Really? The Daily Mail? And you think a one-year fluctuation contradicts a long term trend?
Had you actually looked into this subject, instead of clinging to some random image that seems to say what you wish to be true, you might have known that 2013 is still the sixth lowest year for arctic icecap size. And the other 5 are in the past 6 years.
You think a random image proves anything, but the only thing it proves is your own ignorance on the subject. The arctic icecap is rapidly getting smaller.
> They haven't for the last 15 years, so that may be exactly what he is saying.
I hear people claim that, but I can't find anything that backs it up. From what I can tell, average global temperature in the mid-90s was lower than today. Since about 2000, the rapid rise from before seems to slowing or halting, but it seems a bit early to say that this is a persistent change in the long term trend. The steep climb from before is undeniable.
In other words, the last 15 years have still been a lot warmer than anything before.
> is the antarctic icecap not rapidly getting larger?

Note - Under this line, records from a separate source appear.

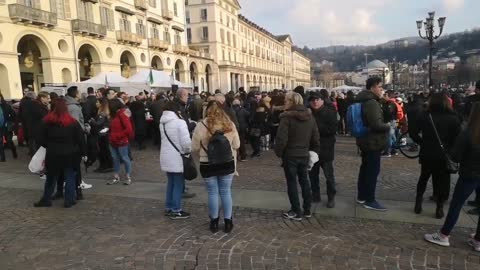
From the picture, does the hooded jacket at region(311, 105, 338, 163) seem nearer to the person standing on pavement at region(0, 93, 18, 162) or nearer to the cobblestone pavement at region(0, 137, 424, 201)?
the cobblestone pavement at region(0, 137, 424, 201)

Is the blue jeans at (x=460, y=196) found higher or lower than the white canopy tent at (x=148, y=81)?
lower

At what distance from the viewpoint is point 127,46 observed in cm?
3591

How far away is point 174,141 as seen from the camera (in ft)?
18.5

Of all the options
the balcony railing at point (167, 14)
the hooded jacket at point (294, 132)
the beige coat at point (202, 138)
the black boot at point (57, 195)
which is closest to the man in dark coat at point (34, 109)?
the black boot at point (57, 195)

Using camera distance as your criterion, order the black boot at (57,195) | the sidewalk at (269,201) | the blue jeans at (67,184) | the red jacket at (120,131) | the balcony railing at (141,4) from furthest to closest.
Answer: the balcony railing at (141,4) → the red jacket at (120,131) → the black boot at (57,195) → the blue jeans at (67,184) → the sidewalk at (269,201)

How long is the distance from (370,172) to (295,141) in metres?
1.44

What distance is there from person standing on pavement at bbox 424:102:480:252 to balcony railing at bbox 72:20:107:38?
2981cm

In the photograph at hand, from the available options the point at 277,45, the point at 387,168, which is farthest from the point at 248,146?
the point at 277,45

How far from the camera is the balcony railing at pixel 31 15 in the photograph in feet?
76.0

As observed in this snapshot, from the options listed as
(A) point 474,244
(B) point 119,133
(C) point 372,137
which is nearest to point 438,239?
(A) point 474,244

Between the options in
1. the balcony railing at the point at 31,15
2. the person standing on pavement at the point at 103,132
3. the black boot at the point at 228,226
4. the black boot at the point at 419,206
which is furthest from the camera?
the balcony railing at the point at 31,15

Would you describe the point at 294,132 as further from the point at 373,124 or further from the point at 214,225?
the point at 214,225

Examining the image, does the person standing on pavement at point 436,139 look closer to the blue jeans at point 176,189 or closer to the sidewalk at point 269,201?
the sidewalk at point 269,201

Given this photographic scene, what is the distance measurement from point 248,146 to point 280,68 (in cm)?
10986
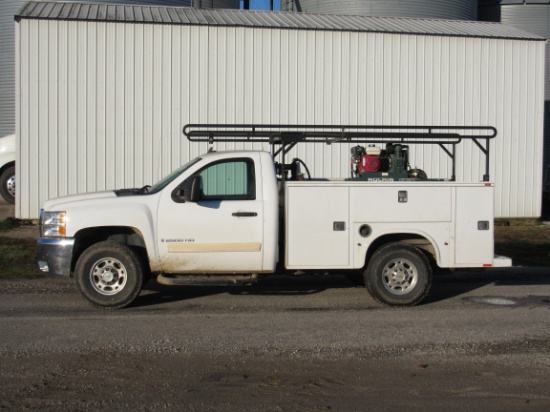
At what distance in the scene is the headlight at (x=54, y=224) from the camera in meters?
8.49

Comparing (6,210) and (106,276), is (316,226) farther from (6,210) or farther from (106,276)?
(6,210)

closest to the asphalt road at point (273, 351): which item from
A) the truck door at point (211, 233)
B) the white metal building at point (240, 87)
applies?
the truck door at point (211, 233)

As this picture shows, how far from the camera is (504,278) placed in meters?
11.2

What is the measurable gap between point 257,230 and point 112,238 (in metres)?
1.83

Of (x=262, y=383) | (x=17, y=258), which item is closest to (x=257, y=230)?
(x=262, y=383)

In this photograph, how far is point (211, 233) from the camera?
852cm

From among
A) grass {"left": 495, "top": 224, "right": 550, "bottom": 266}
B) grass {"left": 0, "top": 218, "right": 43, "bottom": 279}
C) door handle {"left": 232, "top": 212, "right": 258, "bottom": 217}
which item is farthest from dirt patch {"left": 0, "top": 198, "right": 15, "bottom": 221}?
grass {"left": 495, "top": 224, "right": 550, "bottom": 266}

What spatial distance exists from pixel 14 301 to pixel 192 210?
2.71m

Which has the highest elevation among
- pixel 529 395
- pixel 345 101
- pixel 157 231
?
pixel 345 101

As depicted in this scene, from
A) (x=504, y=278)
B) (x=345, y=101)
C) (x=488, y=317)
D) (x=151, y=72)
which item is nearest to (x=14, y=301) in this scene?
(x=488, y=317)

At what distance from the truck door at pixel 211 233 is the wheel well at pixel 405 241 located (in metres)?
1.47

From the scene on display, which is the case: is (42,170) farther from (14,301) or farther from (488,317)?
(488,317)

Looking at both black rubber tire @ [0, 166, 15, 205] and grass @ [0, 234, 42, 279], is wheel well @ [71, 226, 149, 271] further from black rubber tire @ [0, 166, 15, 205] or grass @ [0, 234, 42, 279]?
black rubber tire @ [0, 166, 15, 205]

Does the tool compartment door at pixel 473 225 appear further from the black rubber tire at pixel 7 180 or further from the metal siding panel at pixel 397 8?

To the best of our knowledge the East Antarctic Ice Sheet is gaining mass[1] due to increased precipitation and the West Antarctic Ice Sheet is losing mass[2] due to acceleration of glaciers. I believe there is also an increase in Antarctic sea ice extent [3]. As far as I know these increases are not enough to offset the reduction in mass in the Arctic but I don't have a comparison to hand. Wait a few days and the IPCC report will probably have a decent summary.
I don't see how they could offset reduction of mass in the arctic; they're different systems. Note that loss in sea ice doesn't lead to rising sea levels; it's land ice that matters. If Antarctica indeed has a net gain in land ice, then it would be interesting if that offsets the projected loss in glaciers on Greenland. Also relevant is to what extent it's really long term gain in land ice.

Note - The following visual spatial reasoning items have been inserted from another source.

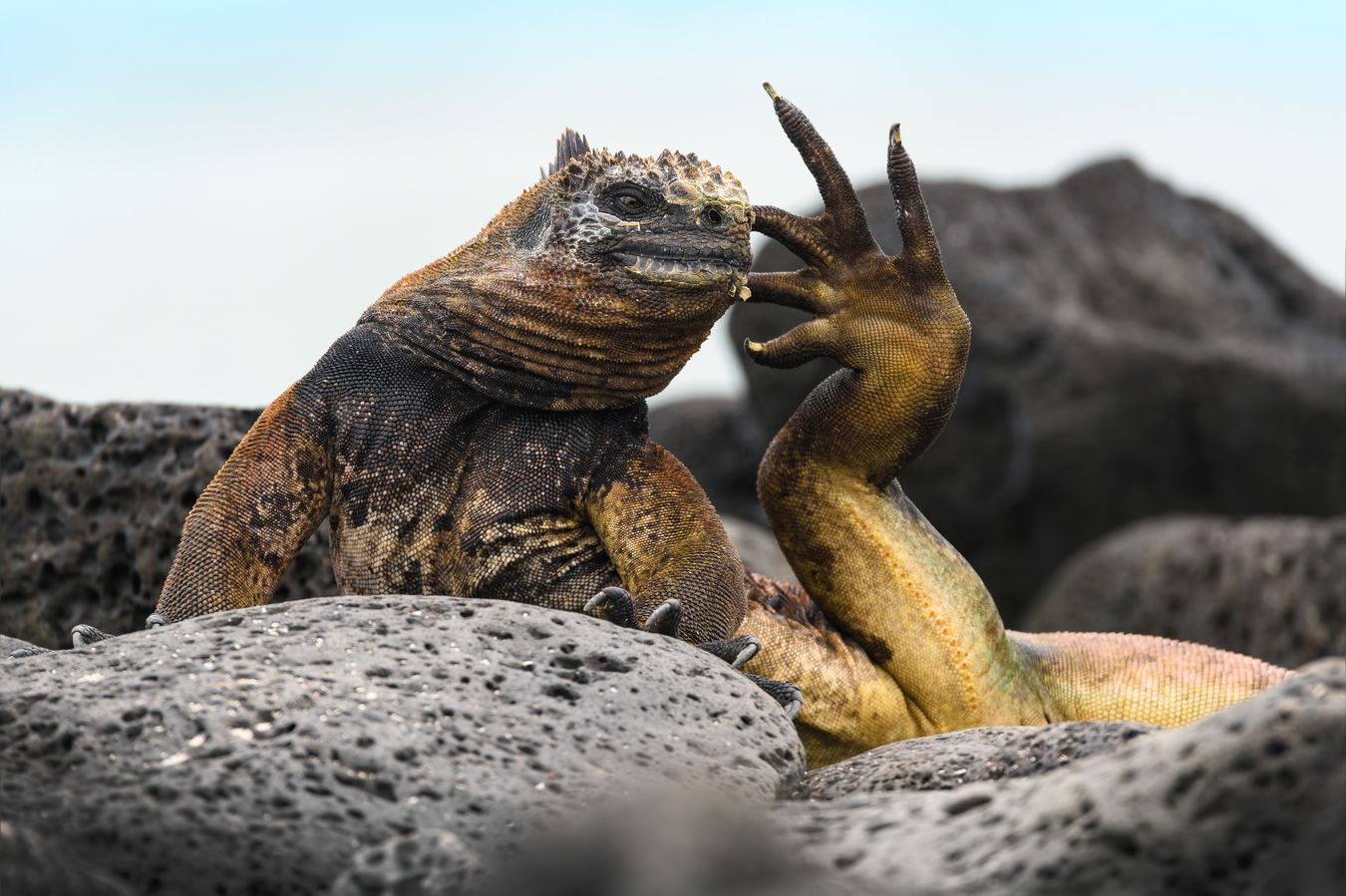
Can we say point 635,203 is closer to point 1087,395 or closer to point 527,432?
point 527,432

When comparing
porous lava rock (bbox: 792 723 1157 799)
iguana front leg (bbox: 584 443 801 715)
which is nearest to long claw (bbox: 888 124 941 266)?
iguana front leg (bbox: 584 443 801 715)

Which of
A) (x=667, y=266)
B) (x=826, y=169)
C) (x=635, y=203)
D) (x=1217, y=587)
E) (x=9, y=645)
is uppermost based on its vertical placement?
(x=826, y=169)

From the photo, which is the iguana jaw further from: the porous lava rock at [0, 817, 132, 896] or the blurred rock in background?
the blurred rock in background

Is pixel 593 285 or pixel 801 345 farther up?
pixel 593 285

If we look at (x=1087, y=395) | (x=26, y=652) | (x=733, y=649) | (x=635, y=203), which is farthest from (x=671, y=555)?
(x=1087, y=395)

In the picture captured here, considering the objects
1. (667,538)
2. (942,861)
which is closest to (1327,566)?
(667,538)

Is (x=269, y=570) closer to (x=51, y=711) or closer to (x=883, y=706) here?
(x=51, y=711)
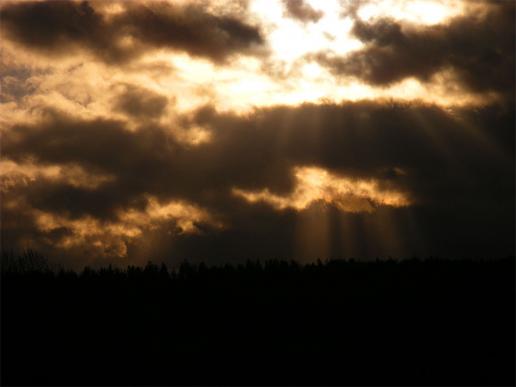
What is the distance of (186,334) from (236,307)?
12.3ft

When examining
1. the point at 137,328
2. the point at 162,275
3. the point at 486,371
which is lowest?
the point at 486,371

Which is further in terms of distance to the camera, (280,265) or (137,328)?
(280,265)

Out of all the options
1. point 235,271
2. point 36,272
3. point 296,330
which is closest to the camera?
point 296,330

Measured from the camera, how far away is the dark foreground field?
4103 cm

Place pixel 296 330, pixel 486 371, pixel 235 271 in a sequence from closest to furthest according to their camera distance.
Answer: pixel 486 371 < pixel 296 330 < pixel 235 271

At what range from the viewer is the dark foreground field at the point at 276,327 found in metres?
41.0

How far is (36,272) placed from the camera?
180 ft

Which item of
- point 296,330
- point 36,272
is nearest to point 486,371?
point 296,330

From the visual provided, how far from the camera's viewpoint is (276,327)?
145 feet

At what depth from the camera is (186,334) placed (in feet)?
145

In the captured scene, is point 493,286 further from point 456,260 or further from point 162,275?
point 162,275

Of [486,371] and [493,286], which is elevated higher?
[493,286]

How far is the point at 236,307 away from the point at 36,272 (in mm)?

At best, you are exaggerating. Tell me which of the following claims in the article are false:
1) BBC reported in 2007 global warming would leave Arctic ice-free in summer by 2013
2) Almost a million more square miles of ocean covered with ice than in 2012
You said it's complete bollocks so let me know how the two items above are false or kindly admit you were exaggerating which does nobody advocating for AGW any favors.
There are obviously serious problems with the article - for example - I thought this part was ridiculous:
The Northwest Passage from the Atlantic to the Pacific has remained blocked by pack-ice all year. More than 20 yachts that had planned to sail it have been left ice-bound and a cruise ship attempting the route was forced to turn back.

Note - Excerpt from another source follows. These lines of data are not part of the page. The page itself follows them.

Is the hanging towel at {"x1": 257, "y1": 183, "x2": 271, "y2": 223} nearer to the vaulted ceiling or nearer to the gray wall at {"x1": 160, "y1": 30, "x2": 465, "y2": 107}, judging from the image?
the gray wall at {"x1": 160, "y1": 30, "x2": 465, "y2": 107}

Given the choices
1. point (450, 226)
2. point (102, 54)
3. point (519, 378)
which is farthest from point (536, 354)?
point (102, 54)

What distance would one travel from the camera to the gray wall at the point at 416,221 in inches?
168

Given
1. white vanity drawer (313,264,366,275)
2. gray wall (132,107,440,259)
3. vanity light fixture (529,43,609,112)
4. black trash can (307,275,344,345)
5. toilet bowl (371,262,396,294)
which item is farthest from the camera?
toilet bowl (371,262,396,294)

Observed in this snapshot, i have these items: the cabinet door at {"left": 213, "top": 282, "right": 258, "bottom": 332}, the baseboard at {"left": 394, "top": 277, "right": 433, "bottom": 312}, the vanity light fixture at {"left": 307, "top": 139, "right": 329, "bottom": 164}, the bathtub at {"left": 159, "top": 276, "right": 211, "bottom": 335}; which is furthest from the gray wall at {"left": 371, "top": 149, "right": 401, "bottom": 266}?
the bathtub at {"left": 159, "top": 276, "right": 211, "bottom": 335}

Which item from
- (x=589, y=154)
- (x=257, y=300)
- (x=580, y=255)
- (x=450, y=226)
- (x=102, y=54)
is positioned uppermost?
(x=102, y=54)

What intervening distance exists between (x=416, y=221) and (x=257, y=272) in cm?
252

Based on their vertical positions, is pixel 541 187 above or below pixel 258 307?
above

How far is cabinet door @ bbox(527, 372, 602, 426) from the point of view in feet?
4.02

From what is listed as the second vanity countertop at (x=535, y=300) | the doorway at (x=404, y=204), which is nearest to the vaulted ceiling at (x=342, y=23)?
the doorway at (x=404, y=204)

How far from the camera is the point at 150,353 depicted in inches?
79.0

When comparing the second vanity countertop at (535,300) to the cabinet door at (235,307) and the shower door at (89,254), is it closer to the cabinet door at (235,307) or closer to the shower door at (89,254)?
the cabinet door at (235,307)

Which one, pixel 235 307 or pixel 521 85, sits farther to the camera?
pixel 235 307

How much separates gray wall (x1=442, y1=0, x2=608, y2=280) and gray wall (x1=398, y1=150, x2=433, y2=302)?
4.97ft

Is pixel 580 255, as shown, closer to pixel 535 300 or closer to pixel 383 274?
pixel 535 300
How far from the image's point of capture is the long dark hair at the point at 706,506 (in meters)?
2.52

Their apparent surprise of "The Northwest Passage" being blocked as being a major thing is just silly. It was blocked for most of the year until 2009. But I think it's better to point out things like that than to dismiss it as "complete bollocks" which is fairly easily falsifiable which reduces your credibility.
Oh for goodness sake. The article is deliberately misleading. A few nuggets of 'truth' within doesn't change that at all.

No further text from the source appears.